Saturday, June 3, 2017

Good Cop, Bad War My Undercover Life Inside Britain’s Drug Gangs by Neil Woods with JS Rafaeli (Ebury Press, ISBN 9781 7850 32707)






This is a riveting read at two levels. First it is a real-life story of how for 14 years the author, an undercover police officer, infiltrated drug gangs and had criminals put away for a combined total of 1,000 years. His courage and commitment are extraordinary and the risks he takes extreme. On one occasion an arm is wrapped around his neck: ‘I saw something flash in his right hand. Then I felt the knife. It was pointing straight into my crotch, just hard enough that I could feel the point on the base of my penis.’ He talks his way out of it.
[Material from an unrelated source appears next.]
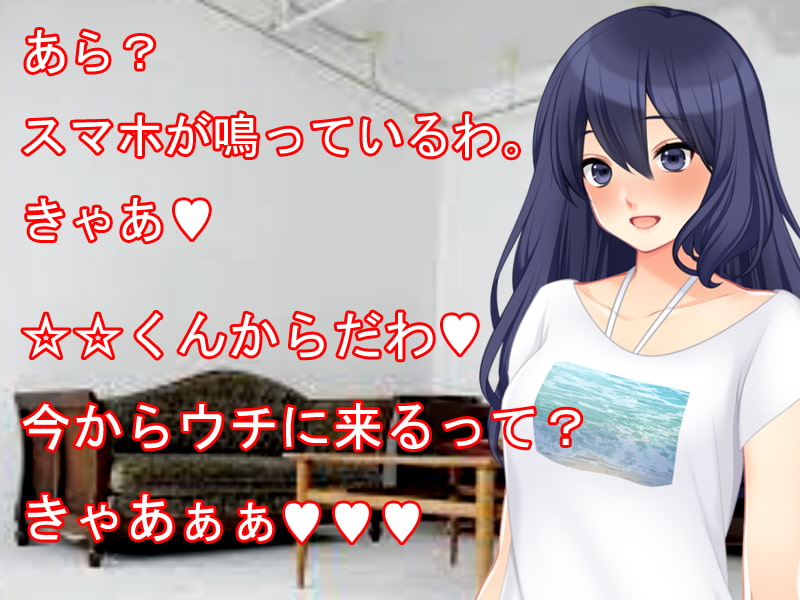 妻に捨てられ全てを失った弱者男性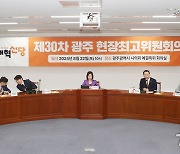 개혁신당 광주서 현장 최고위원회의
The second level is the story of the author’s gradual disillusion with his work, as he realizes the futility of prohibiting the drugs trade, exemplified when he has a brutal criminal jailed for nine years and a major drugs cartel broken up. This simply created a vacuum in supply soon filled by others.


The last chapter of Good Cop, Bad Cop is pure gold: a magnificent summary of his findings and plea to end the war on drugs: ‘Legalize and regulate the supply of narcotics and at a stroke you deprive the most vicious gangsters in the world of the $450-billion annual income that enables all their operations.’ Happily, though Woods has left the police, he is not lost to the cause: he now works as chair of Law Enforcement Against Prohibition UK, campaigning for legalization and regulation of the illegal drugs market. His book makes an unanswerable case – as does a new book in New Internationalist’s NoNonsense series, Legalizing Drugs by Steve Rolles. The momentum for a sane policy on drugs is gathering pace.